Aspirasionline.com – Terjadinya kriminalisasi jurnalis Unit Kegiatan Pers Mahasiswa (UKPM) Catatan Kaki (CAKA) di Universitas Hasanuddin (Unhas) pada 28 November lalu merupakan buntut dari diterbitkannya rangkaian berita mengenai kasus pelecehan seksual yang dilakukan salah satu dosen dari Fakultas Ilmu Budaya (FIB) Unhas, Firman Saleh, yang mendapatkan hukuman ringan. 

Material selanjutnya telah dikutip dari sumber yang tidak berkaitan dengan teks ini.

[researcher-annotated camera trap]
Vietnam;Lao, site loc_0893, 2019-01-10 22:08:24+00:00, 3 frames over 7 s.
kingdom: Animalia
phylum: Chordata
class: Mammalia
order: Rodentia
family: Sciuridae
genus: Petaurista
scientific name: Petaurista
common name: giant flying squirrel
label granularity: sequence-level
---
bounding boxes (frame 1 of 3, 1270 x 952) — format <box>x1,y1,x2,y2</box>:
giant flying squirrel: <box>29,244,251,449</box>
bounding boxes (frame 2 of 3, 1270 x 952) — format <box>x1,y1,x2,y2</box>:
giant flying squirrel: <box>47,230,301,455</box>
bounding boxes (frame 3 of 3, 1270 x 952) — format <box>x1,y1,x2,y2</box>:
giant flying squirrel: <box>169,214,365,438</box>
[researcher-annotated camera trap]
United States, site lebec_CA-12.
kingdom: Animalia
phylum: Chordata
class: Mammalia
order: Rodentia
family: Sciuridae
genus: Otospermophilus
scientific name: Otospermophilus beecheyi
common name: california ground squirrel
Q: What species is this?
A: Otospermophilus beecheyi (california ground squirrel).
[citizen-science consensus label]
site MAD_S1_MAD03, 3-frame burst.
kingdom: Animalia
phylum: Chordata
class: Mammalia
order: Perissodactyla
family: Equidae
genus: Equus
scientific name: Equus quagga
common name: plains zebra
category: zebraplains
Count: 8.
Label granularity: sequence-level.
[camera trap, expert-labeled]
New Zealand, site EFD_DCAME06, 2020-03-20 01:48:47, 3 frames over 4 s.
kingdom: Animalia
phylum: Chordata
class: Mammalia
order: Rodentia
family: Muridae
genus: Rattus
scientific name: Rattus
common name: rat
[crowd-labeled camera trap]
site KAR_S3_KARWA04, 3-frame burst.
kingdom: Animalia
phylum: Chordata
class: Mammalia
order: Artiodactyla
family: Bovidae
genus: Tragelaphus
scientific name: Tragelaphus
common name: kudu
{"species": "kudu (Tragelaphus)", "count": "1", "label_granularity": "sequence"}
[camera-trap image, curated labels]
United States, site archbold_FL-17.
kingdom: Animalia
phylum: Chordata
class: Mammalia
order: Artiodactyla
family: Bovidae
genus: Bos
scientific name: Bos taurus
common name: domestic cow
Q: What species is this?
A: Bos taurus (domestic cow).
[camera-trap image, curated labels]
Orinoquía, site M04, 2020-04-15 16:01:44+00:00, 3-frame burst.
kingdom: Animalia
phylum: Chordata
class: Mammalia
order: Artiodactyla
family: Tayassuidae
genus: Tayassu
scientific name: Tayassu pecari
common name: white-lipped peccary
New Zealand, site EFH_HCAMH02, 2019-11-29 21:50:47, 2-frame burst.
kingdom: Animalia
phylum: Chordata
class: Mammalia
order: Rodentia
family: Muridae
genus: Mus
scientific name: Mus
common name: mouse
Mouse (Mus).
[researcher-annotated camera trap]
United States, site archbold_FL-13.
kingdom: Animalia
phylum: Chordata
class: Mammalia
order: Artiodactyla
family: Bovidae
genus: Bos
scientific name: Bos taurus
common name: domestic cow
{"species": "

Pimpinan Redaksi UKPM CAKA, Anisa, mengatakan bahwa sanksi yang diterima pelaku hanyalah pemecatan sebagai ketua gugus penjaminan mutu dan skorsing selama dua semester sebagai dosen. Sanksi ringan ini memicu aksi yang menuntut untuk dilakukannya pemecatan terhadap pelaku sebagai dosen Unhas. 

Aksi berlangsung selama tiga hari berturut-turut, dari tanggal 19 hingga 21 November. Namun, meskipun dialog terbuka diadakan pada 22 November, hasil yang diharapkan belum juga tercapai. 

Akibatnya, mahasiswa kembali menggelar aksi pada Kamis, 28 November, yang berujung dilakukan pada penangkapan jurnalis CAKA serta beberapa mahasiswa lainnya di malam hari setelah aksi tersebut usai.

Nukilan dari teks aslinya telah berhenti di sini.